JAKARTA - La Cour constitutionnelle (MK) a déclaré qu’elle ne pouvait pas accepter l’essai de la question de l’article sur l’obstruction de la justice de la loi sur l’éradication de la corruption, demandé par le secrétaire général du PDI Perjuangan, Hasto Kristiyanto.
« Declaraison que la demande du demandeur est inadmissible », a déclaré le président du MK Suhartoyo en lisant la décision de la demandée n° 136/PUU-XXIII/2025, rapportée par ANTARA, lundi 2 mars.
La demande de Hasto n’a pas pu être acceptée en raison de la perte de l’objet. La norme de l’article 21 de la loi n° 31 de 1999 sur l’élimination de la corruption (UU Tipikor) que Hasto a été testée a été modifíée par la Cour constitutionnelle dans la décision n° 71/PUU-XXIII/2025.
Par le jugement prononcé par la Cour juste avant l'annonce du jugement sur la demande de Hasto, la phrase «directement ou indirectement» dans la norme de l'article 21 de la loi sur la corruption n'est plus valable.
La Cour constitutionnelle a déclaré que la phrase était contraire à la Constitution de la République d’Indonésie de 1945 et n’avait pas de force juridique contraignante car elle n’était pas conforme au principe de la sécurité juridique dans l’application de la loi.

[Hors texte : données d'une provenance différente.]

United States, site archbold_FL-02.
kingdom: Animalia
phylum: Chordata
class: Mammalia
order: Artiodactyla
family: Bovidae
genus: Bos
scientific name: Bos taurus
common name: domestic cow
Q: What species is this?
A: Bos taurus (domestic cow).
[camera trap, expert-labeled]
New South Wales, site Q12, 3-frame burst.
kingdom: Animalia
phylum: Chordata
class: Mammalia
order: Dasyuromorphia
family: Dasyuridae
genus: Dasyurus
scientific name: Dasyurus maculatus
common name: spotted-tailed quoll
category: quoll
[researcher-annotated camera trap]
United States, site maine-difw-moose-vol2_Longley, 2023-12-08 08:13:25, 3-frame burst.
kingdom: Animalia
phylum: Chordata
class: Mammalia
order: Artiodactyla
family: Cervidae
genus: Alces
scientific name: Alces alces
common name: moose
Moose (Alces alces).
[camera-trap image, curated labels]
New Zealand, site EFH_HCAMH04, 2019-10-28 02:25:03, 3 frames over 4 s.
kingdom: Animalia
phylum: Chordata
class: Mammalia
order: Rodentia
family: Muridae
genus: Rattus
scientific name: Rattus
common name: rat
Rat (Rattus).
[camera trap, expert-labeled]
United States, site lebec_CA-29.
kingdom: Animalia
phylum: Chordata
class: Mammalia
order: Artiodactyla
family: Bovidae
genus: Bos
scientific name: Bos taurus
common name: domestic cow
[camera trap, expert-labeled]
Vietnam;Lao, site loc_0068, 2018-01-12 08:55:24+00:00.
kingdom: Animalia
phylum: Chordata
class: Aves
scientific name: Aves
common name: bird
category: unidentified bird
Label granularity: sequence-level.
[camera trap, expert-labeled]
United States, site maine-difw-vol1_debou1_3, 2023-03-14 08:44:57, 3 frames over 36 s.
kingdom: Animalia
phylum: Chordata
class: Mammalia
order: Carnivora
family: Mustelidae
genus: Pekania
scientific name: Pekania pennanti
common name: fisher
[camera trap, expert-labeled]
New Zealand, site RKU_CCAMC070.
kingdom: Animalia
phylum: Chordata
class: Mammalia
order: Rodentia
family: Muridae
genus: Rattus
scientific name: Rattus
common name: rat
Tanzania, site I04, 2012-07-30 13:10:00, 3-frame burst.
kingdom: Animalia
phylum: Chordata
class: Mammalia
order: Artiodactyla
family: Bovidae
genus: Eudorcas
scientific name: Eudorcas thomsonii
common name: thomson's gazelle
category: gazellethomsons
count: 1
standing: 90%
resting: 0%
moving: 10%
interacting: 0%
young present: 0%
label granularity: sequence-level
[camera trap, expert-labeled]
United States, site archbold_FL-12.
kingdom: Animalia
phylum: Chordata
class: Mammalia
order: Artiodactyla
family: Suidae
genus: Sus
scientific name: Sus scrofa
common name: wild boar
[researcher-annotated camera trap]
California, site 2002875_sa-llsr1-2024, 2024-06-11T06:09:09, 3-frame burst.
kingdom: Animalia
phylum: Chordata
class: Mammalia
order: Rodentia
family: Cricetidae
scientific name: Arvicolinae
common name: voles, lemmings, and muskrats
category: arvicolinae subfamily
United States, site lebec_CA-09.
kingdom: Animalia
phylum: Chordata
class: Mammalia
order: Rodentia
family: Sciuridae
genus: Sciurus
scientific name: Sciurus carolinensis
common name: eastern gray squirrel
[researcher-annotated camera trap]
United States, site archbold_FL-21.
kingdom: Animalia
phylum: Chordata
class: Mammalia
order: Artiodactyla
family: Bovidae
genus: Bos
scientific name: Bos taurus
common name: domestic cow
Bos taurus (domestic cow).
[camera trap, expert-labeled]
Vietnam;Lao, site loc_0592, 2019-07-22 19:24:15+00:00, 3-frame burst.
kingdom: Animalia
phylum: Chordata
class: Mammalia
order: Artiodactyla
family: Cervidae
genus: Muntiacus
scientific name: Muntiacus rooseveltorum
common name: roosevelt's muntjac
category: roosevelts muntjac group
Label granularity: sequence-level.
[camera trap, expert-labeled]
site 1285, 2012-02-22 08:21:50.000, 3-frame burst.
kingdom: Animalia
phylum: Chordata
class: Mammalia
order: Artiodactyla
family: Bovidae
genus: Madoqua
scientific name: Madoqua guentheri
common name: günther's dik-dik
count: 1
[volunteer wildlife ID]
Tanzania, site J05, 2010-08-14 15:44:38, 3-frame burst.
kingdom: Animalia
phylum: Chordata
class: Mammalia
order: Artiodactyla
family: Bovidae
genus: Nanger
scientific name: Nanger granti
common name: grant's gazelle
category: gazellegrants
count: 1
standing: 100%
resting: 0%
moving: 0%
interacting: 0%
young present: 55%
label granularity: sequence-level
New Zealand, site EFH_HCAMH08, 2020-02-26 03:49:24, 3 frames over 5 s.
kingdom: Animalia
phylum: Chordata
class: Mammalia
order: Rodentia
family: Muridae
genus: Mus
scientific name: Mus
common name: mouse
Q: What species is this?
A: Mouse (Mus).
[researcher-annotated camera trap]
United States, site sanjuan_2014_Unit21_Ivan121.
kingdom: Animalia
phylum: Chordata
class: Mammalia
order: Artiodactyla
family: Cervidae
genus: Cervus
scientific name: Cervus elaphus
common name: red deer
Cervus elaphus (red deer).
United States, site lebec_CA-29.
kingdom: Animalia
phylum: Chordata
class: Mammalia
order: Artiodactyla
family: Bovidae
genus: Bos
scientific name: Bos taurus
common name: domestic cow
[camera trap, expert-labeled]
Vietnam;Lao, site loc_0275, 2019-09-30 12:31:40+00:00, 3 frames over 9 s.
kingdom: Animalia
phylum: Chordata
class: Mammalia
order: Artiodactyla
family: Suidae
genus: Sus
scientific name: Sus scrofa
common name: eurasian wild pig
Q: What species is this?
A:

Selon la Cour, la phrase « directement ou indirectement » est potentiellement utilisée de manière vague afin de pouvoir piéger n'importe qui qui est considéré comme entrave à la procédure judiciaire par les agents de l'ordre.
L’article se lit auparavant comme suit : « Toute personne qui empêche, entrave ou entrave directement ou indirectement l’enquête, le procès et l’examen en cour de l’accusé et du défendeur ou des témoins dans une affaire de corruption est condamnée à une peine d’emprisonnement de 3 ans au moins et de 12 ans au plus et/ou une amende de 150 000 000 de roupies indonésiennes au moins et de 600 000 000 de roupies indonésiennes au plus. »
Le juge constitutionnel M. Guntur Hamzah a expliqué que puisque la phrase « directement ou indirectement » dans la norme de l’article 21 de la loi sur la corruption a été declaŕe inconstitutionnelle, l’objet de la demande de Hasto n’est plus le même.
« Ainsi, selon la Cour, la demande de quo (de la partie requise) a perdu son objet », a déclaré Guntur en lisant les arguments juridiques.
En revanche, Hasto a invoqué dans sa demande l’article 21 de la loi sur la corruption, qui a été interprété de manière disproportionnée et a créé une incertitude juridique, ce qui est contraire au principe de l’État de droit, comme le prévoit la constitution.
Il veut que la norme de l’article soit explicite. Dans le petitum, Hasto a demandé à la Cour suprême d’ajouter la phrase « contre la loi » et « par l’usage de la force physique, de menaces, d’intimidation, d’interventions et/ou de promesses de donner des avantages indus » à l’article en question.
En outre, il a également suggéré que la menace de peine prévue à l'article 21 du Code pénal était disproportionnée. Pour cette raison, il a demandé que la peine d'interférence avec l'enquête soit réduite à 3 ans au maximum.
Hasto a également demandé que le mot « et » dans la phrase « enquêta, poursuites et examens en cour » soit interprété comme ayant un sens cumulatif.
Il a dit qu'une personne ne pouvait être condamnée que si elle avait pris des mesures pour empêcher, entraver ou entraver à tous les stades de l'enquếe, de l'accomplissement des poursuites et de l'examen par un tribunal.